So I entered forthwith a small, snug chamber, and seating myself in the darkest corner, acknowledged the salutations of the two men while the good-looking woman, bustling to and fro, soon set before me a fine joint of roast beef with bread and ale, upon which I incontinent fell to.
The two men sat cheek by jowl at the farther end of the table, one a red-faced, lusty fellow, the other, a small, bony man who laughed and ate and ate and laughed and yet contrived to talk all the while, that it was a wonder to behold.
"Was you over to Lamberhurst way, master?" says he to me, all at once.

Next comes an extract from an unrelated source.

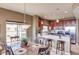 Kitchen and dining area with breakfast bar and granite countertops at 5350 E Deer Valley Dr # 4248, Phoenix, AZ 85054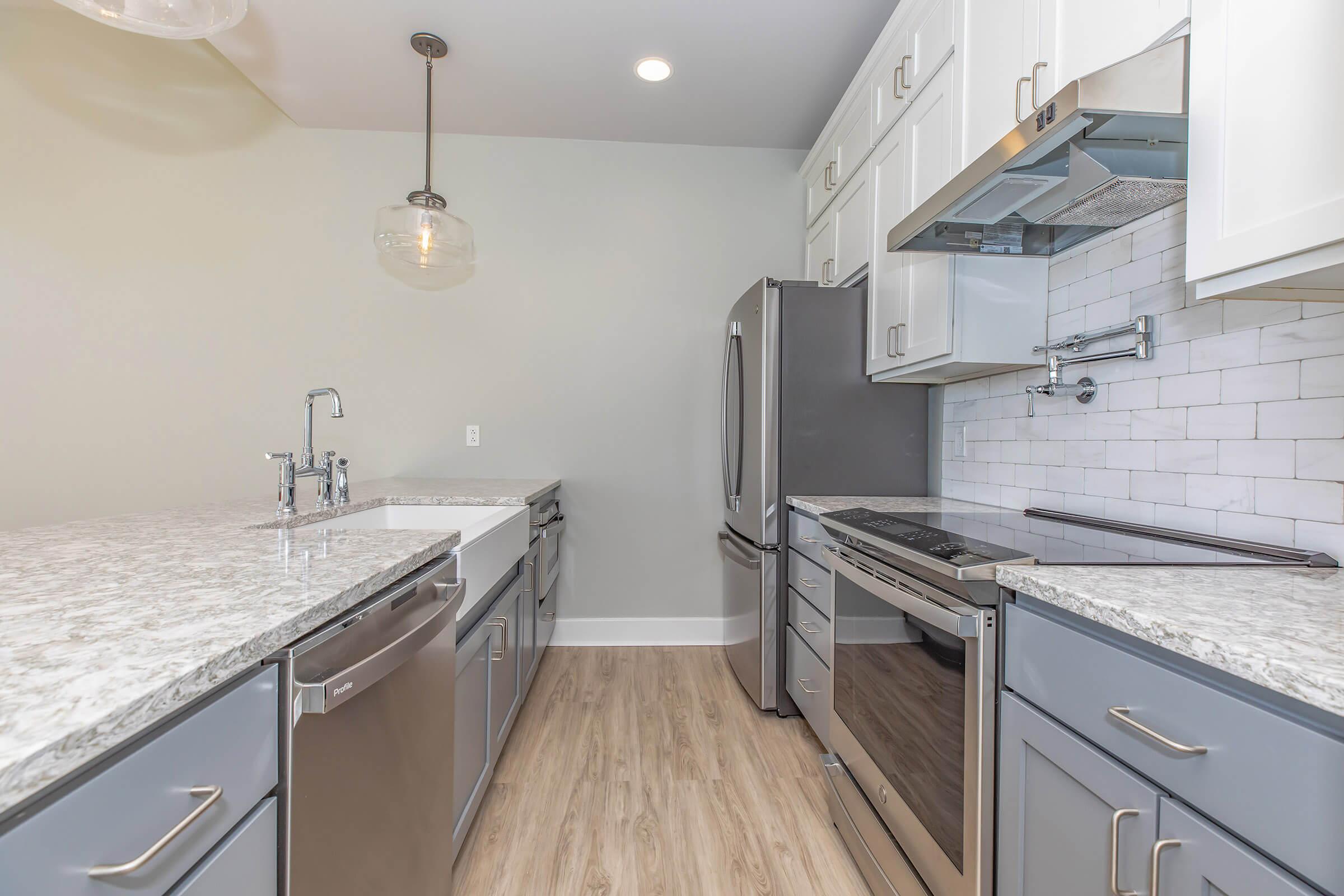 a kitchen with stainless steel appliances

"Aye!" I nodded, busy with the beef.
"Why then, happen ye saw summat o' the sport they had wi' the big gipsy i' the pillory--him as 'saulted my Lady Brandon and nigh did for her ladyship's coz?"
"Aye," says I again, bending over my platter.
"'Tis ill sport to bait a poor soul as be helpless, I think--nay I know, for I've stood there myself ere now, though I won't say as I didn't clod this fellow once or twice to-day myself--I were a rare clodder in my time, aha! Did you clod this big rogue, master?"
"No!"
"And wherefore not?"
"Because," says I, cutting myself more beef, "I happened to be that same rogue." Here Roger the landlord stared, his buxom wife shrank away, and even the talkative peddler grew silent awhile, viewing me with his shrewd, merry eyes.